But if we want to bikeshed and look for an operator that orders things 
the same way as function application and composition...
record.field
vs
field at record
.
"@" is already reserved.  It could bind more tightly than function 
application and type-inference differently.  Because it's reserved, it 
doesn't need to require no-spaces-around-it.
Here's example from that TDNR page:
typical OO: "x.f(3).g(v,w).h"
how it would have to be in Haskell+TDNR-dot-syntax: "((x.f 3).g v w).h"
or with @ instead of .: "h@(g@(f at x 3) v w)"
Which is IMHO only minorly better... but then again, the Frege-ish 
record proposal might only be doing TDNR for records specifically.
(more syntax and semantic discussion at 
http://www.haskell.org/haskellwiki/TypeDirectedNameResolution ).

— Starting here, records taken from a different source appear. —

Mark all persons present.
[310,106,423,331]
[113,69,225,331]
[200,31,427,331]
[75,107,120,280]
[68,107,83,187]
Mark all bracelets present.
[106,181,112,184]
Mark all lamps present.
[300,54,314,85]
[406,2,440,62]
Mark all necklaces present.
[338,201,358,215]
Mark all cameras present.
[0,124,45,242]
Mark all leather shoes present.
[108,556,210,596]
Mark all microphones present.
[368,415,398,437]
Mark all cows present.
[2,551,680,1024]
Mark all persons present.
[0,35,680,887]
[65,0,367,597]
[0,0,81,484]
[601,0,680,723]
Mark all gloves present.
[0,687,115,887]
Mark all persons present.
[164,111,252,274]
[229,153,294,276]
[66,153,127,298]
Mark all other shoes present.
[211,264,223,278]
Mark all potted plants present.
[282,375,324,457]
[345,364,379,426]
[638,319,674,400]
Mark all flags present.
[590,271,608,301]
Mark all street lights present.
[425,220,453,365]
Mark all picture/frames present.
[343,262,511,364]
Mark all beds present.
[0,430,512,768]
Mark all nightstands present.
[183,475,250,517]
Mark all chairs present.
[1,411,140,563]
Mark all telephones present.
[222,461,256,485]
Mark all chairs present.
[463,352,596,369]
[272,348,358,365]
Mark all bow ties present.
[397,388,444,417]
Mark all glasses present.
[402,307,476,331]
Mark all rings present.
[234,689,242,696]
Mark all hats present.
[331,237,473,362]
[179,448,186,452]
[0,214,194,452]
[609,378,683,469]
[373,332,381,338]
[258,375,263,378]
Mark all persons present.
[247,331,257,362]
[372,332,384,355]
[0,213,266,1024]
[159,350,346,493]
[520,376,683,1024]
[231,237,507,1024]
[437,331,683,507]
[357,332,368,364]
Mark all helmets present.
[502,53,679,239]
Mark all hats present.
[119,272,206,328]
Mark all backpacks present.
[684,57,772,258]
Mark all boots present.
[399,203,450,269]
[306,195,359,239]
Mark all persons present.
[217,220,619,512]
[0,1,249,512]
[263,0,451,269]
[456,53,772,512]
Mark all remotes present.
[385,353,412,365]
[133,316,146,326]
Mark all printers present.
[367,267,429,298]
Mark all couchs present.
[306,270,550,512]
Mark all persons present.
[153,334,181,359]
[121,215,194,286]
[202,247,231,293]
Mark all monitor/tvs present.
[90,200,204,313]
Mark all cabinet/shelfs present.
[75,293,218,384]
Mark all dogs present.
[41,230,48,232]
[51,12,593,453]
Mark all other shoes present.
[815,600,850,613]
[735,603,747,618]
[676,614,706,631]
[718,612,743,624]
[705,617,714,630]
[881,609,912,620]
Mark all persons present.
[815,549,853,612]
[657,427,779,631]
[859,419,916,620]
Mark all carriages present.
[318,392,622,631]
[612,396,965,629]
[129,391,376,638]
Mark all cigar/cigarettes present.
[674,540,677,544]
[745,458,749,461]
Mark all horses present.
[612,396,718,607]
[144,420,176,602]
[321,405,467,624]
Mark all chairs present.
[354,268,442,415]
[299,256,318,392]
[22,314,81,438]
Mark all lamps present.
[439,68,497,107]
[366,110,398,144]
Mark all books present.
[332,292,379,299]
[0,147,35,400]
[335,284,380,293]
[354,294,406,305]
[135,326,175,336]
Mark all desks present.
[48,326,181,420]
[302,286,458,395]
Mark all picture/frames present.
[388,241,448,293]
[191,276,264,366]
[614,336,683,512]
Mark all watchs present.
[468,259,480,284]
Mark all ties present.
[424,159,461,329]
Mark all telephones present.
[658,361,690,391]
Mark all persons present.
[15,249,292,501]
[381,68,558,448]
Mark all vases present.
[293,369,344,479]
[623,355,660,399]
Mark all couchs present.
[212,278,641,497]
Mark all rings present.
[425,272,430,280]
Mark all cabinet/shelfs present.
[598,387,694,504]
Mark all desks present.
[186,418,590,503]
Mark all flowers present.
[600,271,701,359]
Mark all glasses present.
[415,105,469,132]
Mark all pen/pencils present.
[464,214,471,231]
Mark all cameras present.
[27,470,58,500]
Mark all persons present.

...I kind of like @, but think it's a bikeshed: I claim that, if we work 
out the semantics (big "if"!), that not enough of us are going to say 
"it's better to have no records than dot-syntax records" [ditto for 
every other syntax] that the best decision would be "no records!".  If 
this becomes a popular bikeshed, we might just try straw-polling and 
picking what's popular (rather than get distracted and waste a year -- a 
common discussion outcome!).  (Though, feelings might be stronger than 
most bikesheds, for such a core language + syntax change...hmm.)

===== Module-related stuff =====

It would be permitted to declare two records in the same scope with the 
same record field name.

GHC would not warn if you shadow record field names with 
lambda/let-bound variables (It currently does, quite reasonably, warn, 
iff you enabled -fwarn-name-shadowing && not -XNamedFieldPuns.)  This, 
along with all the other changes, would be contingent on a new flag like 
-XNamedFieldDots.

[7]
We would add a syntax "TyCon.name".

Thorough option for TyCon.name:
(1) If there is a module in scope as TyCon containing a type TyCon with 
a field "name", it would choose that field.
(2) Else if there is a module import in scope as TyCon containing an 
unqualified, unambiguous* identifier "name", it would choose that. 
*["unambiguous" meaning it doesn't have two different records with 
exported fields named "name".]
(3) Else if there is a type-constructor in scope TyCon with a 
named-field "name", it would choose that.
(4) Else it would be an error.

I think rule (1) can be deleted without changing anything.

People usually use module names with dots in them, and type-constructors 
cannot have dots in them.  If a single module decides to import one 
module "as" the exact name of a type imported from an entirely different 
module, and the two happen to have some of the same identifiers, perhaps 
it's okay for silliness to ensue.  In fact, given the unlikeliness of 
inconsistent overlaps like that, I suspect that:

Simple option:
(1) if there's a module in scope of that name, it means module scope 
even if that means the lookup fails
(2) if there's not a module, see if it can be a type name

is equally fine and better because it's simpler.  IMHO we shouldn't put 
these two rules in the other order because it has the ability to break 
existing code only for the benefit of something that hardly matters 
either way at all.

None of these changes can break existing code.  The only breaking change 
that "-XNamedFieldDots" would introduce is a different meaning of a dot 
followed without spaces by a lowercase letter.

[8]
I suggest we should allow expr.TyCon.field (and expr.Module.field I 
guess) for field-selection too.  It's irritating when a syntax can't be 
qualified without rearranging things (to e.g. "(TyCon.field expr)" or 
e.g. "(expr::TyCon Int).field" [for single-parameter TyCons like Maybe]).

There is no specific interaction with type-classes because Haskell 
type-classes do not behave like Frege type-classes (as best I can tell 
from this discussion).